Wien Klin Wochenschr. 1997 Feb 14;109(3):74-80.
Diagnosis and prevention of lysosomal storage diseases (LSD) in the former Soviet Union (FSU) is based on the interaction of various local counselling units with the Department of Inherited Metabolic Diseases (DIMD) at the Research Center of Medical Genetics (RAMS). Work began in 1982 using standard, as well as newly developed biochemical techniques. 25 different LSD were diagnosed in 445 patients from 404 families. 106 pregnancies in families at risk were monitored prenatally, and 25 affected fetuses were diagnosed and aborted. The clinical spectrum of diagnosed lysosomal storage diseases (LSD) was surprisingly heterogeneous. Besides classical forms of LSD numerous atypical forms were discovered. They included juvenile and adult forms of some sphingolipidoses manifesting as progressive dystonia, spinocerebellar degeneration and hebephrenic schizophrenia, as well as an atypical form of mucolipidosis III in which the clinical phenotype bore an obvious resemblance to that of mucopolysaccharidosis (MPS) VI. The incidence of MPS was much higher than that of other LSD. It was evaluated as 1:15000 for two regions of the FSU. This investigation revealed some peculiarities of the ethnic distribution of MPS in populations of the FSU and supported the high prevalence of the gene for Tay-Sachs disease gene in Ashkenazi Jews.
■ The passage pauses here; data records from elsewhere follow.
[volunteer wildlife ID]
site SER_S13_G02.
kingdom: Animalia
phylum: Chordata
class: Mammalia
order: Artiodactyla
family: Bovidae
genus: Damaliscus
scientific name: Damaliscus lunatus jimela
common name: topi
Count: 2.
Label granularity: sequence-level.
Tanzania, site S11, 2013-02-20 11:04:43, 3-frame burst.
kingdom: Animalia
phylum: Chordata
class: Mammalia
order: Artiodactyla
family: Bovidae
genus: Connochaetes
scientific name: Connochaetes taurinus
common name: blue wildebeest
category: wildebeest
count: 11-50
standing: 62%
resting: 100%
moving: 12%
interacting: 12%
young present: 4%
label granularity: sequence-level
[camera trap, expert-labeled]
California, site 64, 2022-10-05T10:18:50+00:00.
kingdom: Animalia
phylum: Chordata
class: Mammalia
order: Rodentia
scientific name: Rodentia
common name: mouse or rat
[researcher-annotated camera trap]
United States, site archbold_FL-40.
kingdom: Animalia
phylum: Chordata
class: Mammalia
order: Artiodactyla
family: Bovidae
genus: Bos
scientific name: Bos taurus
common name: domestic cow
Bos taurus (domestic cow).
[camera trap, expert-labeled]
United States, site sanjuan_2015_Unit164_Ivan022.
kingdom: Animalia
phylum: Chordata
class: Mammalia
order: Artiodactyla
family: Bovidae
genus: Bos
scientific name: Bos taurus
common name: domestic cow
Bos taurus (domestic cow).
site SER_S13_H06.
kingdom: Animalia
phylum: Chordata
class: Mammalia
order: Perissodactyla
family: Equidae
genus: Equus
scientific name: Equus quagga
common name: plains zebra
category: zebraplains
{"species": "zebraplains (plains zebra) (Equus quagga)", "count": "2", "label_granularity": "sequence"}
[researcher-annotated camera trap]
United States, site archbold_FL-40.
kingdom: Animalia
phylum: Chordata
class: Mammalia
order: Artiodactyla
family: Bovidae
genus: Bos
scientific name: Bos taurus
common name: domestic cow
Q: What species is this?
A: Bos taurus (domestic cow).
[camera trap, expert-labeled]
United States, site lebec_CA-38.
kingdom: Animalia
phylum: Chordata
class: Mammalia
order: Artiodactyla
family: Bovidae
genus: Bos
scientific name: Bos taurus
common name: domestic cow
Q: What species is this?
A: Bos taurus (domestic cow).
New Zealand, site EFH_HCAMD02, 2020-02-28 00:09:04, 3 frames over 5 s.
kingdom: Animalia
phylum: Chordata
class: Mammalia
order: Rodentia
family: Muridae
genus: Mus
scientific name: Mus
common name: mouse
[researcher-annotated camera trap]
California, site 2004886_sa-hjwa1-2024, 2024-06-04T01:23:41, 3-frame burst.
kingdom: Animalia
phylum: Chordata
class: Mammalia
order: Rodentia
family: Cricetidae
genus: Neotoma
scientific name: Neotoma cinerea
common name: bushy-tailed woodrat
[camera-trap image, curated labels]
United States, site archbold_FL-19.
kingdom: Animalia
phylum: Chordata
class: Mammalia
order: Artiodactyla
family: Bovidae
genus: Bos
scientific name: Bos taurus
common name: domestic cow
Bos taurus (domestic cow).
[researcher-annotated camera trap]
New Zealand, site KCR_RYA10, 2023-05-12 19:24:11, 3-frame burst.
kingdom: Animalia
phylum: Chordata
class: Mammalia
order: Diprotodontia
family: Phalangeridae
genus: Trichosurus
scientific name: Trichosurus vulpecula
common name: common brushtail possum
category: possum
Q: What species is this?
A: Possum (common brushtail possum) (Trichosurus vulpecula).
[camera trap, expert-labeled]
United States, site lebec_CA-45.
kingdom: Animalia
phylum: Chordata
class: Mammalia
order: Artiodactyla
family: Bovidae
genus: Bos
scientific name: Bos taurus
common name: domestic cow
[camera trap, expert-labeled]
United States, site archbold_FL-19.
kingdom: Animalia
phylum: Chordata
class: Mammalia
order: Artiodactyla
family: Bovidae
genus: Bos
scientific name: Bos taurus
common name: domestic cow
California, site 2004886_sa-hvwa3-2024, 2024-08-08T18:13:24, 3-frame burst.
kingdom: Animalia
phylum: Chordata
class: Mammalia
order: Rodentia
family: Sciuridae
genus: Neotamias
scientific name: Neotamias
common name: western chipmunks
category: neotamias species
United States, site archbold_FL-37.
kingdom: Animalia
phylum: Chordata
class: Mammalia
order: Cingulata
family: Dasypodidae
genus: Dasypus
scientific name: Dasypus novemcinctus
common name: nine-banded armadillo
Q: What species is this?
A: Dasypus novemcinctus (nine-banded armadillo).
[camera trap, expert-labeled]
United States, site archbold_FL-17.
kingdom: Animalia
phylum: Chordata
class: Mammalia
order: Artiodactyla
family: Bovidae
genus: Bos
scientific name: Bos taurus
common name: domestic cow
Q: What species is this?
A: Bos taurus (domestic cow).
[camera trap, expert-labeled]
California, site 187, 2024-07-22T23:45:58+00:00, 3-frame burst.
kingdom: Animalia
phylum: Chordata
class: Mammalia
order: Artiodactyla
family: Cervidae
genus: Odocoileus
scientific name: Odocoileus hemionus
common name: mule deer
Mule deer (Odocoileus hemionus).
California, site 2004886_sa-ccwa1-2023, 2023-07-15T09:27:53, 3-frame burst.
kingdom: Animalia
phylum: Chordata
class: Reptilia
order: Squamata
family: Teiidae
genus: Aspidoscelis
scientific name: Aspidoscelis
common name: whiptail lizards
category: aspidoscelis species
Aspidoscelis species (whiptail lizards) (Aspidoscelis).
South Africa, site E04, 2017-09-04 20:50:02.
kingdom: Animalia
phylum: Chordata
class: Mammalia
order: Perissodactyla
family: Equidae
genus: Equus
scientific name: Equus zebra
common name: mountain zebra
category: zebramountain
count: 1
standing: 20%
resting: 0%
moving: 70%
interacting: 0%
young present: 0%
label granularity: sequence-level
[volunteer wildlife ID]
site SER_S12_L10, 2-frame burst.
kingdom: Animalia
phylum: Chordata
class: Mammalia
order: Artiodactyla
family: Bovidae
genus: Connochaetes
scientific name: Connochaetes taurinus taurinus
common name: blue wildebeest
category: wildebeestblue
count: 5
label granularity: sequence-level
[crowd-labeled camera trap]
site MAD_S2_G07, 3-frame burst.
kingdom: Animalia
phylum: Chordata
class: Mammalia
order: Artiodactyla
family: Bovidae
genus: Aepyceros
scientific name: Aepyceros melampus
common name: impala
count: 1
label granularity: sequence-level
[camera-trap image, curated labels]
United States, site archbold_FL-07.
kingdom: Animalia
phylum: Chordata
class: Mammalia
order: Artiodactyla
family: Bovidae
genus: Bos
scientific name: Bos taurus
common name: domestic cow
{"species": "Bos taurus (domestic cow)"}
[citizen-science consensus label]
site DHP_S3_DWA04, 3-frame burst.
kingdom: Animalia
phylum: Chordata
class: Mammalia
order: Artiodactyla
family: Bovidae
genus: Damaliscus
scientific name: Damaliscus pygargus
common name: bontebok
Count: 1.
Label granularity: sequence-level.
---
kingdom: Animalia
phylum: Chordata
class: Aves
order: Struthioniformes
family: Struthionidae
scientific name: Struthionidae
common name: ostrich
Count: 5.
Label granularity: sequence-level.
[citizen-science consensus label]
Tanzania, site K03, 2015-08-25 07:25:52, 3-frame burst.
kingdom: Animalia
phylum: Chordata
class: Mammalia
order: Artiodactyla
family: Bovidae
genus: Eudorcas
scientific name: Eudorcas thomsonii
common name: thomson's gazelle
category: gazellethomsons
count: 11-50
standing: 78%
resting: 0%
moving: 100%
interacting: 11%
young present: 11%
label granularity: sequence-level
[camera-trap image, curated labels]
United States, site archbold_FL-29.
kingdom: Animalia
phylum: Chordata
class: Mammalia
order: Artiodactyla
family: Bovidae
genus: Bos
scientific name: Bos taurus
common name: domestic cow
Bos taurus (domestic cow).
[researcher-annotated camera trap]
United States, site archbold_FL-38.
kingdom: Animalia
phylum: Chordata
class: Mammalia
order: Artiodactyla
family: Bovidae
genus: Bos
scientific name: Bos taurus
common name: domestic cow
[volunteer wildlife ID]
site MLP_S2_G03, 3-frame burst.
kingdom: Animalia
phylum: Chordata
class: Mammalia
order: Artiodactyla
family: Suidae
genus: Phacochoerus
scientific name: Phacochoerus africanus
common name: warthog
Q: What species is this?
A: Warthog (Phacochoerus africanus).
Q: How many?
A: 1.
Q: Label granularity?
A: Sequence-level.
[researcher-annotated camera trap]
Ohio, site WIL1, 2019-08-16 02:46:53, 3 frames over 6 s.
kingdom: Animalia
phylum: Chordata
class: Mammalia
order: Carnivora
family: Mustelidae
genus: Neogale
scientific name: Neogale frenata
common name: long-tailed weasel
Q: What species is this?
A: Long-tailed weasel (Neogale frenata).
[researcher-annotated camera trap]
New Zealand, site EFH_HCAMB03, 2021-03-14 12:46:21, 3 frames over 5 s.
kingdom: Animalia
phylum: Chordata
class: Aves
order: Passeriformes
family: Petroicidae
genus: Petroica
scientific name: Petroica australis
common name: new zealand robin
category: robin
前苏联(FSU)溶酶体贮积症(LSD)的诊断与预防工作基于各地咨询单位与医学遗传研究中心(RAMS)的遗传性代谢疾病部(DIMD)之间的合作。这项工作始于1982年,采用了标准的以及新开发的生化技术。在来自404个家庭的445名患者中诊断出了25种不同的溶酶体贮积症。对有风险家庭中的106次妊娠进行了产前监测,诊断出25例患病胎儿并实施了流产。已诊断出的溶酶体贮积症(LSD)的临床谱惊人地异质。除了经典形式的LSD外,还发现了许多非典型形式。它们包括一些鞘脂贮积症的青少年和成人形式,表现为进行性肌张力障碍、脊髓小脑变性和青春期痴呆型精神分裂症,以及一种非典型的粘脂贮积症III型,其临床表型与粘多糖贮积症(MPS)VI型明显相似。MPS的发病率远高于其他LSD。在前苏联的两个地区,其发病率估计为1:15000。这项调查揭示了前苏联人群中MPS种族分布的一些特点,并支持了阿什肯纳兹犹太人中泰-萨克斯病基因的高流行率。